REQUESTS –
1. Answer these questions from the passage about Mourinho, one line each:
(a) Which player did Mourinho not want sold so late in the summer transfer window?
(b) What club and position does the text give for Stephen Hunt?
(c) Who is the Everton striker that Mourinho as good as called a cheat?
2. Name every person mentioned in the passage about Mourinho, in order of first appearance.

# START OF EXTRACT PROVIDED

There is no reason why Mourinho’s view would have differed greatly from the
common perception. The manager did not leave because at the time he probably
wanted the players and, like the rest of us, has been surprised at the way
the season has unfolded.
He did not want to sell William Gallas so late in the summer transfer window
and that much is clear; but this is an annoyance that can be rectified with
a promise that the error will not be repeated, not grounds for divorce and
if Kenyon fails to smooth over any lingering problem from September, he is
not the skilled negotiator he would have us believe.
There is another conspiracy theory, denied but gaining momentum, that the club
would not be troubled by Mourinho’s departure. This is based, not just on
wild speculation resulting from an inferior league position as Kenyon
claims, but on Mourinho’s limitations as the public face of a company
wishing to ingratiate itself around the world.
There has been private disquiet at the club over two incidents this season.
Already apprehensive about Mourinho’s attack on Stephen Hunt, the Reading
midfield player, after his collision with Petr Cech, some club officials
were mortified when the manager escalated the controversy by pointing out
the inadequacy of the ambulance service. A lesser confrontation, in which he
as good as called Andrew Johnson, the Everton striker, a cheat before being
forced to retract his comments, was also unhelpful.

# END OF EXTRACT PROVIDED
# START OF PROVIDED RECORDS

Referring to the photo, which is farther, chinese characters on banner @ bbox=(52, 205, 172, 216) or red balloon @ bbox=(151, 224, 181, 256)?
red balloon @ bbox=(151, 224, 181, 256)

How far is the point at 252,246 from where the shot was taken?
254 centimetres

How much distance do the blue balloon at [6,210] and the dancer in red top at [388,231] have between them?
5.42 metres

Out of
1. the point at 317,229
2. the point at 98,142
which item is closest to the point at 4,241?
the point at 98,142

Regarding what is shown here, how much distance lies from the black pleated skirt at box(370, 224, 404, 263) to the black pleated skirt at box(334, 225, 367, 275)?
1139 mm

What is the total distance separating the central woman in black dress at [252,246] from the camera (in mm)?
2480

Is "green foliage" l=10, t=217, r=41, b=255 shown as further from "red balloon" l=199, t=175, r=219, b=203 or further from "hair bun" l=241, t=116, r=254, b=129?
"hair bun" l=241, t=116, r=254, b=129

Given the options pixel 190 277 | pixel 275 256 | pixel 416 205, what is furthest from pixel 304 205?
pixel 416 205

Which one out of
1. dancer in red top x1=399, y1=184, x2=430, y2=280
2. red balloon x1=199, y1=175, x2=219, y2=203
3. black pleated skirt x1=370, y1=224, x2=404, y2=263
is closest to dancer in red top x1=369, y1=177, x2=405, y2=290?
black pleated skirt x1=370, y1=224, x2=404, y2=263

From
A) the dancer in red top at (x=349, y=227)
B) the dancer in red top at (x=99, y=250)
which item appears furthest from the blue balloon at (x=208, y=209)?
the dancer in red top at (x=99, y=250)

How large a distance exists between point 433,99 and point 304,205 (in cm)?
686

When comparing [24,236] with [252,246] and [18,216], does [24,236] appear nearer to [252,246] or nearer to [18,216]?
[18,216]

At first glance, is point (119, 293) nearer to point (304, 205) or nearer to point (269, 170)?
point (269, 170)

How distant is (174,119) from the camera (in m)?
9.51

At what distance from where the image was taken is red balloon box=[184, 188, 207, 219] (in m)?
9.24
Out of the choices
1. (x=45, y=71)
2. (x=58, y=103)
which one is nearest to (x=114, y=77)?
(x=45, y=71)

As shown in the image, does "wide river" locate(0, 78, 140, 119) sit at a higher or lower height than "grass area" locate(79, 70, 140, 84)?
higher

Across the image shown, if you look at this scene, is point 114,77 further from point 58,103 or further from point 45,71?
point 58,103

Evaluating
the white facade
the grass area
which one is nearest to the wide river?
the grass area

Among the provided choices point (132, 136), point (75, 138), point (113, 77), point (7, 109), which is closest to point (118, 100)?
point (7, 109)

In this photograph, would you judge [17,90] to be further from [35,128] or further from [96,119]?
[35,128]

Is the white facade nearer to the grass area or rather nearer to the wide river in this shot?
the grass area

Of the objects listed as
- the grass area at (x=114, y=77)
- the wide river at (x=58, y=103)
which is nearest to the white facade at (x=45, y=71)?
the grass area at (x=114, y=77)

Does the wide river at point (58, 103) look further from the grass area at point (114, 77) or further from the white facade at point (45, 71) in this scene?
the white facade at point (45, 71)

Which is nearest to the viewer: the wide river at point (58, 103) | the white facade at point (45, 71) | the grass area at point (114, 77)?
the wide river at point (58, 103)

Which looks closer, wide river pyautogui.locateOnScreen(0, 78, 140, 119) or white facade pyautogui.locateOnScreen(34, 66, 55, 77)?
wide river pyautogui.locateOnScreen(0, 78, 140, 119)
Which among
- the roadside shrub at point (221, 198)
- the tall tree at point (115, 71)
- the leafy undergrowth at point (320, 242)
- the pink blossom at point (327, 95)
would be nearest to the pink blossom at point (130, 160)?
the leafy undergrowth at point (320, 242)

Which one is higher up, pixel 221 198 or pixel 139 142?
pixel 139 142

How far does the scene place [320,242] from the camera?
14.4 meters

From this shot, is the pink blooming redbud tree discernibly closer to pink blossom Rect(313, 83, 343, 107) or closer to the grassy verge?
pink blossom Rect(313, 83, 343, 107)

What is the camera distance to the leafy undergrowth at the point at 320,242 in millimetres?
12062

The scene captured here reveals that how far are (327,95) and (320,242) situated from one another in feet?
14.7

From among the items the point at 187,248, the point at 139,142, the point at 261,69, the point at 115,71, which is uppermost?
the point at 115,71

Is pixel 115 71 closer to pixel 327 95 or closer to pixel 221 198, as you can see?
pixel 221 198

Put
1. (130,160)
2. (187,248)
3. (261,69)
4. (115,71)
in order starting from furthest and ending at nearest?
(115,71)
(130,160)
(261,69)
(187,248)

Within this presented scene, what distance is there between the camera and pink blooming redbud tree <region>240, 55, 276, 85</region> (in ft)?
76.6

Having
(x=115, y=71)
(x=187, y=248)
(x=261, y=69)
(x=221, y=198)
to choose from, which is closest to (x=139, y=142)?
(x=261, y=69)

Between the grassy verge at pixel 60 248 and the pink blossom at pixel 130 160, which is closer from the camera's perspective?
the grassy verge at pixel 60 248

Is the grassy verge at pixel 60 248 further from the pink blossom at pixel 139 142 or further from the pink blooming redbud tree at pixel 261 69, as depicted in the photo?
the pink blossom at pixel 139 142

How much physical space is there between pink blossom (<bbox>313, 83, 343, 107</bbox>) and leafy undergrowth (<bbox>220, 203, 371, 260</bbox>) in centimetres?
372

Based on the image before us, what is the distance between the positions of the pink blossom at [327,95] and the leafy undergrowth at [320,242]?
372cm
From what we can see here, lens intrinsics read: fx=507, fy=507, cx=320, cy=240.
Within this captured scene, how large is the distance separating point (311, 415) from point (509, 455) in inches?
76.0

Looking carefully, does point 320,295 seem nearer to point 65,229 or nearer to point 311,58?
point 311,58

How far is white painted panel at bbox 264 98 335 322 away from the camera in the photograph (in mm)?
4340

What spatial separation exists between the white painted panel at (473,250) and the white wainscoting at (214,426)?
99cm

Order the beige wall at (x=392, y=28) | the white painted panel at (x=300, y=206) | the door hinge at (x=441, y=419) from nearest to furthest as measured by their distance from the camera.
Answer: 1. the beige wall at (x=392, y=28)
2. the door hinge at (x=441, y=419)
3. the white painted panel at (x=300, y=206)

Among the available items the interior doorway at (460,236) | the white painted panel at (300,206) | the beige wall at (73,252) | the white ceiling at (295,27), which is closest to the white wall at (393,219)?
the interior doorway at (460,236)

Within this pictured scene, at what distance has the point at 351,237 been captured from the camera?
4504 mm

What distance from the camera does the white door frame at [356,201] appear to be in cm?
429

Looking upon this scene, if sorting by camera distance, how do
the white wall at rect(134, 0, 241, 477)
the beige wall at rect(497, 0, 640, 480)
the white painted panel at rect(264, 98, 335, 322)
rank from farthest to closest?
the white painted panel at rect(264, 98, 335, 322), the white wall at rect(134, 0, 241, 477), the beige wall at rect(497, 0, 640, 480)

# END OF PROVIDED RECORDS

SOLUTIONS BELOW –
1.
(a) William Gallas
(b) Reading midfield player
(c) Andrew Johnson

2.
Mourinho
William Gallas
Kenyon
Stephen Hunt
Petr Cech
Andrew Johnson